What this task involves:
Reproduce all records word for word.

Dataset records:
-*-
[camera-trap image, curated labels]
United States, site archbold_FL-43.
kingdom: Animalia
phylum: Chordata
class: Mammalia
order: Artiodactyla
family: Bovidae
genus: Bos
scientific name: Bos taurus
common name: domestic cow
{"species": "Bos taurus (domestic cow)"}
-*-
Output for this exercise:
[camera-trap image, curated labels]
United States, site archbold_FL-43.
kingdom: Animalia
phylum: Chordata
class: Mammalia
order: Artiodactyla
family: Bovidae
genus: Bos
scientific name: Bos taurus
common name: domestic cow
{"species": "Bos taurus (domestic cow)"}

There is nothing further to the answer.